Selected extract:
::::
Mostly, I like that this car moves. It moves. It moves. It moves. And I do clean it and I do pamper it and I do enjoy it and I do want it. Nothing about it surprises me. The car makes no sense to the person who asked me because the whole of my life has been spent mostly not wanting--anything. Spent in giving myself away to others, to causes, to sometimes living in a family I did not actually want to be in, spent "unselfishly" without materialism. So inexplicably despite a long-held anti-materialistic bent I have always had that had me writing checks for this or that cause, serving food to the homeless, volunteering in hospitals, this tendency that makes me reluctant to spend money on clothes, make-up, jewelry, fine furnishings, nice carpets, homes, I wanted this car. People are complicated.

That's about all this car says about me. I wanted it. I got it. This is where I'll be. Because of those things, I enjoy it.

Home is where I want to be
Pick me up and turn me round
I feel numb - born with a weak heart
I guess I must be having fun
The less we say about it the better
Make it up as we go along
Feet on the ground
Head in the sky
It's ok I know nothing's wrong . . nothing

Hi yo I got plenty of time
Hi yo you got light in your eyes
And you're standing here beside me
I love the passing of time
Never for money
Always for love
Cover up and say goodnight . . . say goodnight

Home - is where I want to be
But I guess I'm already there
I come home - she lifted up her wings
Guess that this must be the place
I can't tell one from another
Did I find you, or you find me?
::::
Source material:
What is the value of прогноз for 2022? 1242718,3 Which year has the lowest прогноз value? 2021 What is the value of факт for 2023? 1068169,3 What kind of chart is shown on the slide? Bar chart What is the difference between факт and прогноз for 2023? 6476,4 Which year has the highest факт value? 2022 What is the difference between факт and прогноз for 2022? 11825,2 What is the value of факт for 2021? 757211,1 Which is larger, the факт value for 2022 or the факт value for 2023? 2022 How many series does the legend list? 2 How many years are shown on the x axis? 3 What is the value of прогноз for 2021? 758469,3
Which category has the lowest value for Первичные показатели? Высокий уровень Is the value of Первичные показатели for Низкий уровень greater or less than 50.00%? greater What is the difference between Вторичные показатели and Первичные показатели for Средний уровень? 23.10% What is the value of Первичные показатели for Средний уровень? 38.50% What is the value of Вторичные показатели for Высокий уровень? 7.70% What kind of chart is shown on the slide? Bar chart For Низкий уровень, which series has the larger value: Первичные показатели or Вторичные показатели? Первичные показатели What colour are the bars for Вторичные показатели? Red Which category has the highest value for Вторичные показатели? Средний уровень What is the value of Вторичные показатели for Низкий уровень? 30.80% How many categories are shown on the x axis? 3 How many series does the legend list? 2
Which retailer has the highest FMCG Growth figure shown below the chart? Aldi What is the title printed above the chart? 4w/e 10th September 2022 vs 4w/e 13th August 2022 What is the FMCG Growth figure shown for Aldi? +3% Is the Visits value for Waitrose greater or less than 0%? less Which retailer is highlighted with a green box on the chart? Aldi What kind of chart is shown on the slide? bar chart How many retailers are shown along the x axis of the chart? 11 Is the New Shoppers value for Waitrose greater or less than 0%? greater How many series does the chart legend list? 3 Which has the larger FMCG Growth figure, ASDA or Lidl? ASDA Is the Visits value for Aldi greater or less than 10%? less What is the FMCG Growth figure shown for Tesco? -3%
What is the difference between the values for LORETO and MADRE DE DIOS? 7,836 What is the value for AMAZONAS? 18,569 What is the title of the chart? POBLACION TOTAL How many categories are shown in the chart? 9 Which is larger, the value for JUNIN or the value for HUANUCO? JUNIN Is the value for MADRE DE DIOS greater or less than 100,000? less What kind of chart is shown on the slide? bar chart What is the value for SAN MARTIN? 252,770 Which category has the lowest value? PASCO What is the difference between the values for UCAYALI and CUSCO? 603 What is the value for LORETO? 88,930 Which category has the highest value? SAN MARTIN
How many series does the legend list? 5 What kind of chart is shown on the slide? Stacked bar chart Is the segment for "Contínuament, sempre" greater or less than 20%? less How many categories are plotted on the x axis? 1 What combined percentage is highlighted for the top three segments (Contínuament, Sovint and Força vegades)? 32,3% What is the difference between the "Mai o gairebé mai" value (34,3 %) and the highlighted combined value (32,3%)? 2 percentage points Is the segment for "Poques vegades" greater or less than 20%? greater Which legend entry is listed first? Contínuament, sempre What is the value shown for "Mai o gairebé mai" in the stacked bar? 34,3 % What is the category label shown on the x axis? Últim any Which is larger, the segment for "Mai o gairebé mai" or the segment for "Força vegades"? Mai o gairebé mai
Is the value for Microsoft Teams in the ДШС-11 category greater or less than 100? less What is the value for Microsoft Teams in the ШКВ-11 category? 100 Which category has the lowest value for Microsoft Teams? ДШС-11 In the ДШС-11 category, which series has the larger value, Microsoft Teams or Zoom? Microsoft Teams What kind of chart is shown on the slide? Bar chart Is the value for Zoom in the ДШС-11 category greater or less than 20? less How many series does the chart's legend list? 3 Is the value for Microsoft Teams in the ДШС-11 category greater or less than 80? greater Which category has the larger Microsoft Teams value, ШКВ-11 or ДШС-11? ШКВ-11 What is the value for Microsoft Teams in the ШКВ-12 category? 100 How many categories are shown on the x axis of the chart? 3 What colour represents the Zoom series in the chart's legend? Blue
::::
Task to complete: In the passage about the car, why does the car make no sense to the person who asked the writer about it? Answer in one to three sentences.

Reply: The car makes no sense to that person because the writer has spent most of their life not wanting anything. The writer has given themselves away to others and to causes, and has lived "unselfishly" without materialism.